Plaintiff underwent the procedure at Hospital for Joint Diseases. After surgery, she never was able to return to work as a salesperson, continued to experience constant pain and further deformity of the foot, and required a special orthopedic shoe. Plaintiff alleged that her pre-existing conditions of peripheral vascular disease and decreased vibratory sensation were contraindications to surgery, that there were non-surgical treatments available for her condition, and that there was lack of informed consent.
The jury found for plaintiff against Dr. Jahss and awarded her $273,369.00. The jury award was for past damages only. Plaintiff moved for a new trial on damages only based on the verdict's inconsistency as a matter of law. Defendant moved to set aside the verdict. All post-trial motions were denied and a notice of appeal and cross-appeal have been filed.
In related post-trial motion practice, we obtained an order requiring Dr. Jahss' malpractice insurer, Group Council Mutual Company, to pay more than $300,000.00 into Court to stay execution of the judgment because the undertaking that it attempted to file was defective under New York Insurance Law.

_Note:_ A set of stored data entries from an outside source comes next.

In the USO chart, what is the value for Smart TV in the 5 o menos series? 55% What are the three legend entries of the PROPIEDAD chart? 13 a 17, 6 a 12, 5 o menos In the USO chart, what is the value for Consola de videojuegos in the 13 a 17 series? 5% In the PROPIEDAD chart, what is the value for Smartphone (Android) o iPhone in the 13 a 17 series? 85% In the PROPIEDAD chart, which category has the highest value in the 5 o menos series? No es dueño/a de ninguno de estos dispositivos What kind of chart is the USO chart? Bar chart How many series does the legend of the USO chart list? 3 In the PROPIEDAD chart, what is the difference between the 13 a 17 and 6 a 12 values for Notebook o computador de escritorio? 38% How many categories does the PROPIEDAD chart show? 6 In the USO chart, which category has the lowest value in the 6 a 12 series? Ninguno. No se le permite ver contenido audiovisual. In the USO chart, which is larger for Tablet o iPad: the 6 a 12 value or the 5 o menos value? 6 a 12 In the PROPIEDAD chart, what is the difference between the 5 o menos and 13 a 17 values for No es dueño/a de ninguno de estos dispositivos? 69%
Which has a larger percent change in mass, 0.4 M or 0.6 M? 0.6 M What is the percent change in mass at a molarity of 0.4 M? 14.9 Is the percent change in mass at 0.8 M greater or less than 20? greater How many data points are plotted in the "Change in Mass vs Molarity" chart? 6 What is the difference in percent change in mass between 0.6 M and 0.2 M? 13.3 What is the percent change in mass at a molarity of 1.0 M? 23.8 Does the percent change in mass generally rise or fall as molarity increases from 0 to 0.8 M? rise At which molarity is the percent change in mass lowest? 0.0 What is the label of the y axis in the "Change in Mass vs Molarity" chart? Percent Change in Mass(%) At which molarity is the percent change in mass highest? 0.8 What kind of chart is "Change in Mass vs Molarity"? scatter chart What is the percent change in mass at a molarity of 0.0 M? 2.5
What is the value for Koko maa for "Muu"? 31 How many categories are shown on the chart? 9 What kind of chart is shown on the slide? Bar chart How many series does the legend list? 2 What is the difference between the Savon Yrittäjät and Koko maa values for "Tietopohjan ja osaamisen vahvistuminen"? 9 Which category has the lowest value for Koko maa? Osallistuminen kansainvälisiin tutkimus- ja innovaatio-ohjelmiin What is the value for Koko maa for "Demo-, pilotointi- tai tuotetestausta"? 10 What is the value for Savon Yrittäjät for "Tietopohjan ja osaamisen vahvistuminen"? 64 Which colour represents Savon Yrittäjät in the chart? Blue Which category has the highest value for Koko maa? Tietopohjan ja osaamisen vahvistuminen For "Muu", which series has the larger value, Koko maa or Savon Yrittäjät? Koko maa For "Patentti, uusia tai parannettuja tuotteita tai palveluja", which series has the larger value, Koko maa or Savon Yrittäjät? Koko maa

Vuolo v. Bassani While walking to Albert Einstein Hospital, Ms. Vuolo, a medical student, was struck by a sports car driven by defendant Bassani and owned by his mother. Ms. Vuolo suffered facial lacerations, several broken teeth, and a fractured bone in her foot. On the eve of trial, this case settled for $245,000.00. (The defendants' total insurance coverage was $250,000.00.)

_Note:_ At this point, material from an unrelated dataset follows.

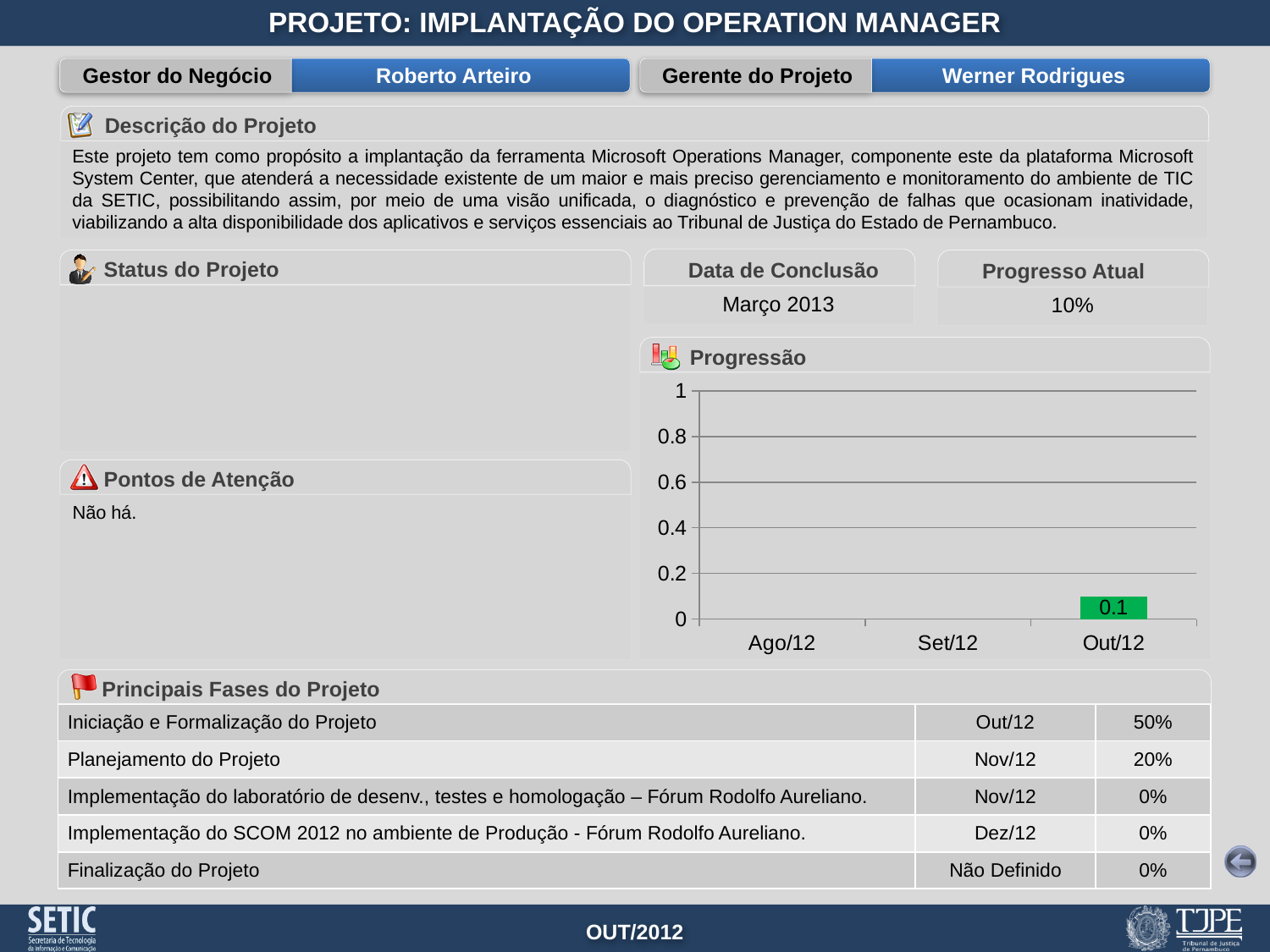
Which category in the Progressão chart is the only one with a visible bar? Out/12 What is the highest value shown on the y axis of the Progressão chart? 1 What colour is the bar for Out/12 in the Progressão chart? green Which category has the highest value in the Progressão chart? Out/12 Is the value for Out/12 in the Progressão chart greater or less than 0.2? less What is the value shown for Out/12 in the Progressão chart? 0.1 How many categories are shown on the x axis of the Progressão chart? 3 What kind of chart is the Progressão chart? bar chart What is the title of the chart on the slide? Progressão Is the value for Out/12 in the Progressão chart greater or less than 0.6? less Which is the first category on the x axis of the Progressão chart? Ago/12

Moore v. Beth Israel Hospital, et. al. This action settled for $225,000.00. Decedent, a 32 year-old unemployed chronic drug addict and alcoholic was admitted to Beth Israel after a suicide attempt while a resident at a drug treatment halfway house. After an initial period of observation at Beth Israel, the hospitol removed the decedent from suicide precautions. The decendant told Beth Israel nursing staff that he was going to kill himself and requested a health care proxy form which was provided to him. Decedent filled out the form and requested that he not be kept on artificial life support. He signed the form in front of a hospital witness. At noon the same day, decedent was found unconscious in his room, hanging from a bed sheet tied to the door. He never regained consciousness and died. Decedent had two children but was divorced at the time of his death. The action settled after Justice Sklar granted plaintiff's motion to compel discovery of correspondence concerning decedent's in-hospital suicide between Beth Israel Medical Center and the New York State Department of Health.
Zlotnick v. Tully Construction Co., Inc. This action settled for $125,000.00 prior to jury selection. Mrs. Zlotnick, an 81 year-old widow fell while walking. She fractured her right wrist due to Tully Construction's failure to post signs or barriers warning of large holes and defects in the street where it was performing road repairs.

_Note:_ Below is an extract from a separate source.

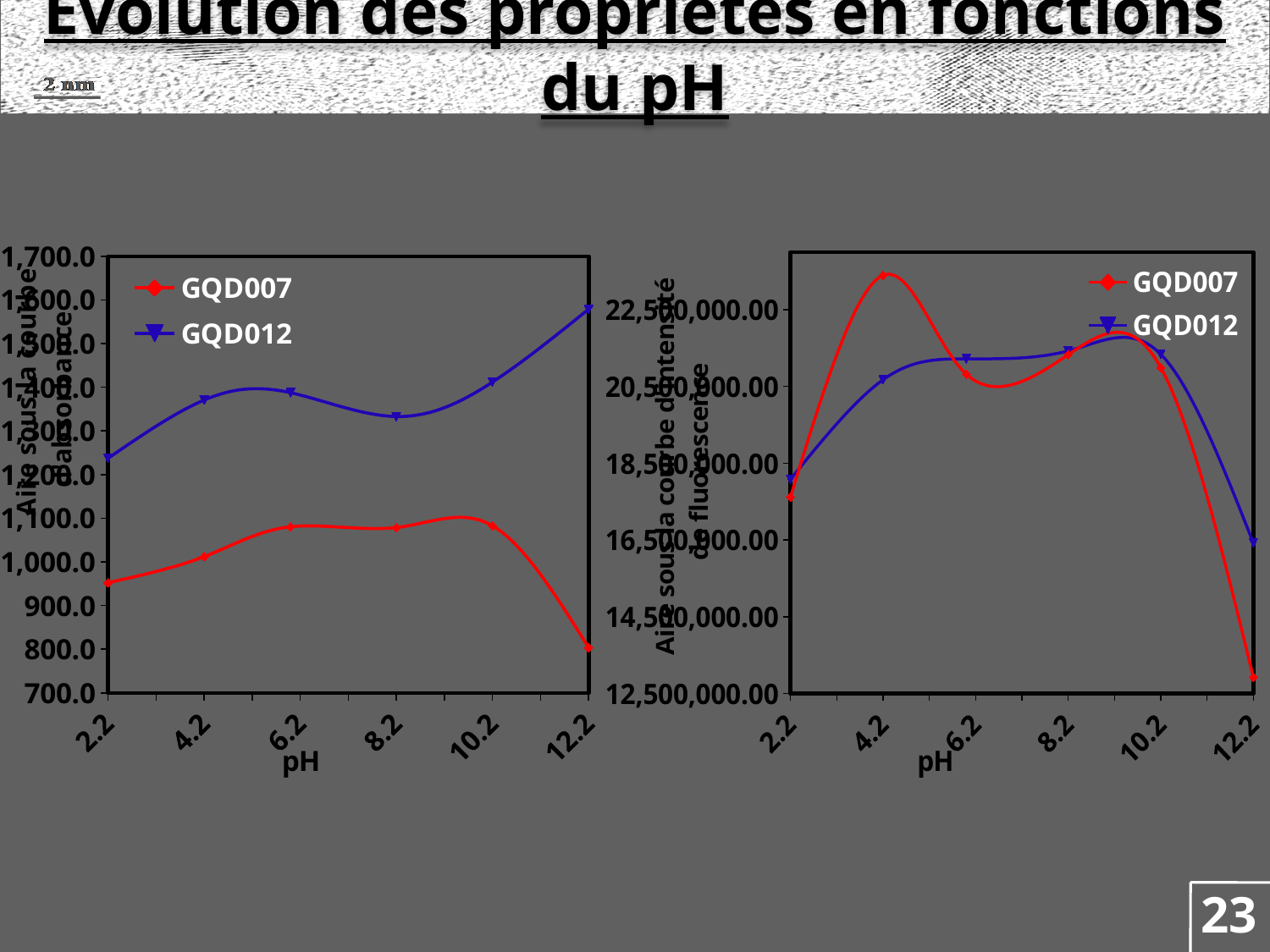
In the right chart, is the value of GQD007 at pH 12.2 greater or less than 14,500,000.00? less In the left chart, which series has the higher value at pH 12.2, GQD007 or GQD012? GQD012 In the right chart, is the value of GQD007 at pH 4.2 greater or less than 22,500,000.00? greater In the left chart, is the value of GQD012 at pH 8.2 greater or less than 1,300.0? greater In the right chart, at which pH does GQD007 reach its highest value? 4.2 In the right chart, which series has the higher value at pH 4.2, GQD007 or GQD012? GQD007 How many pH values are plotted along the x axis of the left chart? 6 In the left chart, at which pH does GQD012 reach its highest value? 12.2 How many series does the legend of the right chart (fluorescence intensity area vs pH) list? 2 What type of chart is the left chart (absorbance area vs pH)? line chart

Rogers v. City of New York This was a false arrest action commenced in the Eastern District of New York and settled for $55,000.00. Mr. Rogers -- who was 42 years old, a homeowner in Brooklyn, a father of three, and a decorated Vietnam war veteran without any criminal history -- was walking home after leaving work as a New York City Sanitation employee. At 4:00 p.m on a spring day just a block from his home, he was suddenly surrounded by unmarked police cars and undercover officers with guns drawn. He was arrested in front of his family and neighbors and charged with facilitating a drug sale. In the language of the police, he was a "steerer" picked up during a routine buy and bust operation. Mr. Rogers was held in police custody, first in an unmarked van for four hours and then in a holding cell for 24 hours. When it was his turn to be arraigned in criminal court, the assistant district attorney decided not to prosecute and Mr. Rogers was simply released.